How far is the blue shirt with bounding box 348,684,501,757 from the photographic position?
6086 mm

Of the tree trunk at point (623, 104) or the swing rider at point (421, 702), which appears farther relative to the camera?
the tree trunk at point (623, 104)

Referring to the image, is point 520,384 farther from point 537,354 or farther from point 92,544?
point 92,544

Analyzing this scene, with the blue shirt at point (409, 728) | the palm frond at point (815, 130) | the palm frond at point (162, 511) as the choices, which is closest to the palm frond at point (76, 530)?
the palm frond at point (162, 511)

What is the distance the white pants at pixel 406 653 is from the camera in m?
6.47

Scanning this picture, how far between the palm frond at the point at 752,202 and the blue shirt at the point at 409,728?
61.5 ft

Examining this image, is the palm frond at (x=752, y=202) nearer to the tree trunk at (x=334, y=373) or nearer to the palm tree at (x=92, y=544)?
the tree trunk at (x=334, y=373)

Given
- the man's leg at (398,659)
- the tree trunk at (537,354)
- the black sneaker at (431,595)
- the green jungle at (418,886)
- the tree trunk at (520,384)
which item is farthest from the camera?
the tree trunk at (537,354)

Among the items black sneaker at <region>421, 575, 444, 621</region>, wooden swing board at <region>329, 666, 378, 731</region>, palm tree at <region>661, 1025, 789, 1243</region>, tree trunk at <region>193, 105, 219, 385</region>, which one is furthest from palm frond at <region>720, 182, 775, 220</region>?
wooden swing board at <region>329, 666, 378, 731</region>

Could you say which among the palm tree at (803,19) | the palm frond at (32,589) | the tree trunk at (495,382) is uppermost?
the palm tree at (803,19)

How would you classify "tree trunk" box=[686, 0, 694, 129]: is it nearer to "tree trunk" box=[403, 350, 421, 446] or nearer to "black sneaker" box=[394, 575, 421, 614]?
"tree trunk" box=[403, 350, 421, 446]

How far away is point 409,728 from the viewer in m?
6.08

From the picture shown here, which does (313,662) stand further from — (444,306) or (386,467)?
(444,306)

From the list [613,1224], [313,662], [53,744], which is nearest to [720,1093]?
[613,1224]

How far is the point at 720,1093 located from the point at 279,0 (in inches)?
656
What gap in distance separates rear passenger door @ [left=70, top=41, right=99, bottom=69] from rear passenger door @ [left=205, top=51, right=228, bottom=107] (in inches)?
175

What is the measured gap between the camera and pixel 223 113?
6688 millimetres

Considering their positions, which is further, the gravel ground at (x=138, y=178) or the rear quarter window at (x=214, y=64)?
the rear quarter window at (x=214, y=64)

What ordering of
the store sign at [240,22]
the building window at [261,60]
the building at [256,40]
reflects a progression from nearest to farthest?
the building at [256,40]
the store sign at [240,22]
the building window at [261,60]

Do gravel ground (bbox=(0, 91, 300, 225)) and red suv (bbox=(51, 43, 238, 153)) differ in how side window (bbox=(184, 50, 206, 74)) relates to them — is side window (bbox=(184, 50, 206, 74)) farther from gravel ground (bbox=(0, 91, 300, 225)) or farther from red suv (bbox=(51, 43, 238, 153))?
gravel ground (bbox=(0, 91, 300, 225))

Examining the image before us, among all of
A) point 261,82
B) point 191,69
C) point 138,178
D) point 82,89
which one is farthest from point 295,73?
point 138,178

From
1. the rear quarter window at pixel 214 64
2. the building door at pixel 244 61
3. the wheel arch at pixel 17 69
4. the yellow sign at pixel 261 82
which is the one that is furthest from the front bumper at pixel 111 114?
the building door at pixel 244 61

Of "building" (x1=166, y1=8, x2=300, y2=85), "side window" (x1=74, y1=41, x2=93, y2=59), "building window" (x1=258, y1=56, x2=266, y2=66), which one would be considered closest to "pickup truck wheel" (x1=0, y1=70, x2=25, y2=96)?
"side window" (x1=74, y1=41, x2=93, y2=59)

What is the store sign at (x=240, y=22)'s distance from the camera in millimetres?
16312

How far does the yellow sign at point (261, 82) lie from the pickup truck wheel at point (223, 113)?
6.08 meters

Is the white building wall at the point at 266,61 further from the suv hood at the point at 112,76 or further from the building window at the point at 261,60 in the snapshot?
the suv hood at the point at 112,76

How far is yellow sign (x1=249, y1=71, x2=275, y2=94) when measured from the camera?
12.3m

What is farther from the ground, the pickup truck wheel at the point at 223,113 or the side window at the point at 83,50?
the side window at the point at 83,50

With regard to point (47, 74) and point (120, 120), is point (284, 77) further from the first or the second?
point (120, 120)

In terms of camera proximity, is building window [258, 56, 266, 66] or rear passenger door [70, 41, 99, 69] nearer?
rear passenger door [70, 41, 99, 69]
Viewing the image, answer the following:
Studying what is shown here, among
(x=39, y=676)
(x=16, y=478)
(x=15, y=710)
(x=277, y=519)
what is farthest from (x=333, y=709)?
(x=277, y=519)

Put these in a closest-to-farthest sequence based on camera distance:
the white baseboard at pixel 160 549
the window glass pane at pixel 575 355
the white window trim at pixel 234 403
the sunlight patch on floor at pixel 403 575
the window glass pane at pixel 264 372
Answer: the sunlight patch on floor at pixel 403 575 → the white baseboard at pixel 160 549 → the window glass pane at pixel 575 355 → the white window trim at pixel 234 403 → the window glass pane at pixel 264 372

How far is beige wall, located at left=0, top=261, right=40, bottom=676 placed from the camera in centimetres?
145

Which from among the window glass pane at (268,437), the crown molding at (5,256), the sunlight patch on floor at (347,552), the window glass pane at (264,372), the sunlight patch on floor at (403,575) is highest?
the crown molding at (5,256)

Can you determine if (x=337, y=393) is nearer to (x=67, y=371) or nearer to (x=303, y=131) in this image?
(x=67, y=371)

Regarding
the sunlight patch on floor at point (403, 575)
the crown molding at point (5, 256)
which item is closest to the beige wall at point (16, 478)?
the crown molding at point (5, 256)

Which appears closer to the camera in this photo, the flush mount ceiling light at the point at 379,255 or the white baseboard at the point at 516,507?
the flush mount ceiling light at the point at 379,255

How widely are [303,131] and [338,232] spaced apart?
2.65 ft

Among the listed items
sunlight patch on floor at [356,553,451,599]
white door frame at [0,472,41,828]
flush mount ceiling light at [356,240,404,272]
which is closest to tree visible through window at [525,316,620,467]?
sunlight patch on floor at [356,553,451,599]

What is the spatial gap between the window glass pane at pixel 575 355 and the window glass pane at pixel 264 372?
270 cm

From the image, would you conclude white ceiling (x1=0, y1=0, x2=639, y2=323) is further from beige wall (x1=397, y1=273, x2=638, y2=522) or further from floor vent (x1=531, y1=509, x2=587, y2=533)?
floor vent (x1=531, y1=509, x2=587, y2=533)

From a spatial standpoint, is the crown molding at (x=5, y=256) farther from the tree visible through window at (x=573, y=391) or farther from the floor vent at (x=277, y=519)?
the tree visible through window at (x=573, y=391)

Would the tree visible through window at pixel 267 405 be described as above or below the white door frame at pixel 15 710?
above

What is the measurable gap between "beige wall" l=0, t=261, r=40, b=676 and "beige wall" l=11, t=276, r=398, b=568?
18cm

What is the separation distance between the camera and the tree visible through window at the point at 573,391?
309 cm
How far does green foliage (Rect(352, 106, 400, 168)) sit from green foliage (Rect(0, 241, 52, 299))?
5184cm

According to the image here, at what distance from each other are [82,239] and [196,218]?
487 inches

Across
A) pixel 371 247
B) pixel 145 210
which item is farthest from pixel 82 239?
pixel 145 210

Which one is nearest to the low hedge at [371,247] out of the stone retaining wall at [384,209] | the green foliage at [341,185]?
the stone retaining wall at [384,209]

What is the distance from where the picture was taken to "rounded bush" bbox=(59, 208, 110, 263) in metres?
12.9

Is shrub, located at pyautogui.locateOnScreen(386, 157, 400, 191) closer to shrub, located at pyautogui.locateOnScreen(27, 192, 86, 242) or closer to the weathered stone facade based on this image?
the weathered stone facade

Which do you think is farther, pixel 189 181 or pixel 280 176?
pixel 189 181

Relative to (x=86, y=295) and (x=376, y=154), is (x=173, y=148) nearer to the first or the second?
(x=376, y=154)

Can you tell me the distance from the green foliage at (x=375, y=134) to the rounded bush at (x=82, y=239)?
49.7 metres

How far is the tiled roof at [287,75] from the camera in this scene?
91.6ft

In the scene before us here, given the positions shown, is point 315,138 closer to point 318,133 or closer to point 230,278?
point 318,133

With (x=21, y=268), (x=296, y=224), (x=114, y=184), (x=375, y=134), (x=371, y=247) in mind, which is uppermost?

···

_WHAT YOU WILL DO_
Copy exactly the lines from the one containing "What is the distance from" through the last line of the records, both included, and nothing else.

_OUTPUT FOR THIS TASK_
What is the distance from where the picture was taken to "rounded bush" bbox=(59, 208, 110, 263) in metres?
12.9

Is shrub, located at pyautogui.locateOnScreen(386, 157, 400, 191) closer to shrub, located at pyautogui.locateOnScreen(27, 192, 86, 242) or closer to the weathered stone facade based on this image?
the weathered stone facade

Which do you think is farther, pixel 189 181 or pixel 280 176?
pixel 189 181

Relative to (x=86, y=295) and (x=376, y=154), is (x=173, y=148) nearer to the first or the second?
(x=376, y=154)

Can you tell me the distance from the green foliage at (x=375, y=134) to the rounded bush at (x=82, y=239)?
49.7 metres

How far is the tiled roof at [287,75] from the camera in this scene?
91.6ft

In the scene before us here, given the positions shown, is point 315,138 closer to point 318,133 or closer to point 230,278?
point 318,133

With (x=21, y=268), (x=296, y=224), (x=114, y=184), (x=375, y=134), (x=371, y=247) in mind, which is uppermost?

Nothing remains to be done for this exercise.